Records for processing.

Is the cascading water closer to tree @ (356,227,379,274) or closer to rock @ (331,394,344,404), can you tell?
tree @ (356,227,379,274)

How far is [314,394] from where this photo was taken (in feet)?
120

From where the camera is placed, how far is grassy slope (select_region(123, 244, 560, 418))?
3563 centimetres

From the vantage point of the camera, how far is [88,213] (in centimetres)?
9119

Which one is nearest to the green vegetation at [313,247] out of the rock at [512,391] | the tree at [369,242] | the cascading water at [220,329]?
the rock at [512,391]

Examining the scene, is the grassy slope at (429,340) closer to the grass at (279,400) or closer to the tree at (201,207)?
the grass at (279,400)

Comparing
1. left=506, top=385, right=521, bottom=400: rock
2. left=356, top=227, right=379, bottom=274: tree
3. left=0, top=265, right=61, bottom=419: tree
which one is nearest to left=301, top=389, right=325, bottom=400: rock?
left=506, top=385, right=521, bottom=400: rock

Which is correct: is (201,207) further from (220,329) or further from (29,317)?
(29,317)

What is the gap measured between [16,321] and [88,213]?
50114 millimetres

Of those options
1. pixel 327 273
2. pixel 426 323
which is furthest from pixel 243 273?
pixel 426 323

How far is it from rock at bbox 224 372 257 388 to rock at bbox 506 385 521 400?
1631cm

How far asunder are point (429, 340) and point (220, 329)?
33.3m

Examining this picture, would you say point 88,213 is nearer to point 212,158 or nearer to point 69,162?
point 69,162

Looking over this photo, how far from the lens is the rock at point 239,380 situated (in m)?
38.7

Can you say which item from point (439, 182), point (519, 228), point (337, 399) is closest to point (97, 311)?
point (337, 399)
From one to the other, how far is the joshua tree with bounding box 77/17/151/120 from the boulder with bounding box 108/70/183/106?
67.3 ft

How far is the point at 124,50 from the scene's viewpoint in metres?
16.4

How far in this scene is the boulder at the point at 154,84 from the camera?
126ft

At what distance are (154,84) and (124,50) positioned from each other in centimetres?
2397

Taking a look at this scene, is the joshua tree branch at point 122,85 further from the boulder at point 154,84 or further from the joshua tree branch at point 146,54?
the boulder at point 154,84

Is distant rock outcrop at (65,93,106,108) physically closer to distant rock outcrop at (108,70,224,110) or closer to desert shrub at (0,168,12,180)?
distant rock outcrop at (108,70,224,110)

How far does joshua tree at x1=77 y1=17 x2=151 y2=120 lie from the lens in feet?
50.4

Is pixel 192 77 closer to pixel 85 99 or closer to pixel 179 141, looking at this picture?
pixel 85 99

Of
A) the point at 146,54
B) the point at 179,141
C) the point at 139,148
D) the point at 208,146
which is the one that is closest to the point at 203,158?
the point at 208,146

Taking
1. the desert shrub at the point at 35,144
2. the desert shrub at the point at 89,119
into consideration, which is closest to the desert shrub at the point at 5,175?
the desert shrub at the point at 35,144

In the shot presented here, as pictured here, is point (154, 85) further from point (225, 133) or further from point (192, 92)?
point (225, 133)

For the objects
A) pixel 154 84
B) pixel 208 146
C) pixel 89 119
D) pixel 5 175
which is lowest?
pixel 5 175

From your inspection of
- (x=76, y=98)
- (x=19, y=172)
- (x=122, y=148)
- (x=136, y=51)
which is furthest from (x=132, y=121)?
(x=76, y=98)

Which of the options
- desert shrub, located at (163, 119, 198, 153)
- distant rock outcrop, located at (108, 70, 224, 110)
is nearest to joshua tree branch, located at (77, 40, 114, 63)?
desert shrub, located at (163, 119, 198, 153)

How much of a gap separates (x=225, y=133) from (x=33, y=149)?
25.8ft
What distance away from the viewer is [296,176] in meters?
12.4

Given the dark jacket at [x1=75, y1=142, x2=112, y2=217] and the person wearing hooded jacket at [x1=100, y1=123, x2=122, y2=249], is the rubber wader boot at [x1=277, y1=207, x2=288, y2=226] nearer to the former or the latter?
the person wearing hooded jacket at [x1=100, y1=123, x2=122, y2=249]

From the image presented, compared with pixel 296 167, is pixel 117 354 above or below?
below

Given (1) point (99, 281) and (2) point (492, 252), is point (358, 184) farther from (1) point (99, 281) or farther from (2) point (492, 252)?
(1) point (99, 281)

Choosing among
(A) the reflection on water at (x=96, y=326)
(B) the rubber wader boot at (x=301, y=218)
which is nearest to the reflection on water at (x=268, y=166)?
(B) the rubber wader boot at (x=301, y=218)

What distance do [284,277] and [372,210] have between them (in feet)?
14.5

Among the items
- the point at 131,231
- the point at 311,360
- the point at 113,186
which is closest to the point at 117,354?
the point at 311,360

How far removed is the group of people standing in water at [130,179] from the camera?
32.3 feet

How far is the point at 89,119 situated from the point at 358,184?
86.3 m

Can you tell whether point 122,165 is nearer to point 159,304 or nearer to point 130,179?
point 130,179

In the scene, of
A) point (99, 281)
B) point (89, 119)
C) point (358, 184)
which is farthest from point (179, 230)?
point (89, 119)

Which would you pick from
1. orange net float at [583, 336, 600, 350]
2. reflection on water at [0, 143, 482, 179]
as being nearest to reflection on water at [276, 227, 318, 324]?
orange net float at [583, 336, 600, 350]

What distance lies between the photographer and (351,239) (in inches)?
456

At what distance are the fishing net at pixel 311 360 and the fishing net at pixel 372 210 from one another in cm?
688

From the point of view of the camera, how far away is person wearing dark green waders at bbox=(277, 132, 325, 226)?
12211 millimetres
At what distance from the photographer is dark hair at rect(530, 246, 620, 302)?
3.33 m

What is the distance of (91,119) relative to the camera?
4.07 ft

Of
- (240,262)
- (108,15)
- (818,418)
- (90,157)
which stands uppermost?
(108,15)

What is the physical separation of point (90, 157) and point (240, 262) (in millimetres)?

Exercise objective.
Copy out every line of the listing above that contains the word "lens".

Reply.
Looking over this photo, how far from the lens is the rock at point 239,380 situated (in m)?
How far does joshua tree at x1=77 y1=17 x2=151 y2=120 lie from the lens in feet?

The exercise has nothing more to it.